═══ Dataset content

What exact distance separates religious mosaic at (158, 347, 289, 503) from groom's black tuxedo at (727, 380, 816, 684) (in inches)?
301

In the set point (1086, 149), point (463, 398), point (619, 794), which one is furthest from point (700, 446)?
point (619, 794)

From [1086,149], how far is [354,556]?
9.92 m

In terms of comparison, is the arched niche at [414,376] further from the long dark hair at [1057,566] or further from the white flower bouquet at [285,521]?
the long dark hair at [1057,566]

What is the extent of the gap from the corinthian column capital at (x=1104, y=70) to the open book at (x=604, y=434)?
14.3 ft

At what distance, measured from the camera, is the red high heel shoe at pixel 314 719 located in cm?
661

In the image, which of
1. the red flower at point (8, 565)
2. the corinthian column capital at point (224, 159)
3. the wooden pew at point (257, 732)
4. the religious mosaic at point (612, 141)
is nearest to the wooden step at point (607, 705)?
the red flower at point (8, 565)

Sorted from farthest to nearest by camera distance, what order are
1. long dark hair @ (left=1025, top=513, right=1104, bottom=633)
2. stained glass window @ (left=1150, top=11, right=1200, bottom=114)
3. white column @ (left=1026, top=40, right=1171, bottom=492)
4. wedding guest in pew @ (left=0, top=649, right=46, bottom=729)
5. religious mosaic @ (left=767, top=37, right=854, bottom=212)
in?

══════

* _Given instruction_
Please convert the lines above into a JSON list of strings, one string per line, leaving out any blank lines.

* _Solution for this problem_
[
  "What exact distance separates religious mosaic at (158, 347, 289, 503) from groom's black tuxedo at (727, 380, 816, 684) (in inches)?",
  "301",
  "In the set point (1086, 149), point (463, 398), point (619, 794), which one is furthest from point (700, 446)?",
  "point (619, 794)",
  "From [1086,149], how far is [354,556]?",
  "9.92 m",
  "In terms of comparison, is the arched niche at [414,376] further from the long dark hair at [1057,566] or further from the white flower bouquet at [285,521]?",
  "the long dark hair at [1057,566]",
  "What is the extent of the gap from the corinthian column capital at (x=1104, y=70) to the open book at (x=604, y=434)?",
  "14.3 ft",
  "At what distance, measured from the camera, is the red high heel shoe at pixel 314 719 located in cm?",
  "661",
  "In the image, which of",
  "1. the red flower at point (8, 565)",
  "2. the corinthian column capital at point (224, 159)",
  "3. the wooden pew at point (257, 732)",
  "4. the religious mosaic at point (612, 141)",
  "is nearest to the wooden step at point (607, 705)?",
  "the red flower at point (8, 565)",
  "Sorted from farthest to nearest by camera distance, what order are",
  "1. long dark hair @ (left=1025, top=513, right=1104, bottom=633)",
  "2. stained glass window @ (left=1150, top=11, right=1200, bottom=114)",
  "3. white column @ (left=1026, top=40, right=1171, bottom=492)",
  "4. wedding guest in pew @ (left=0, top=649, right=46, bottom=729)",
  "5. religious mosaic @ (left=767, top=37, right=854, bottom=212)",
  "in?"
]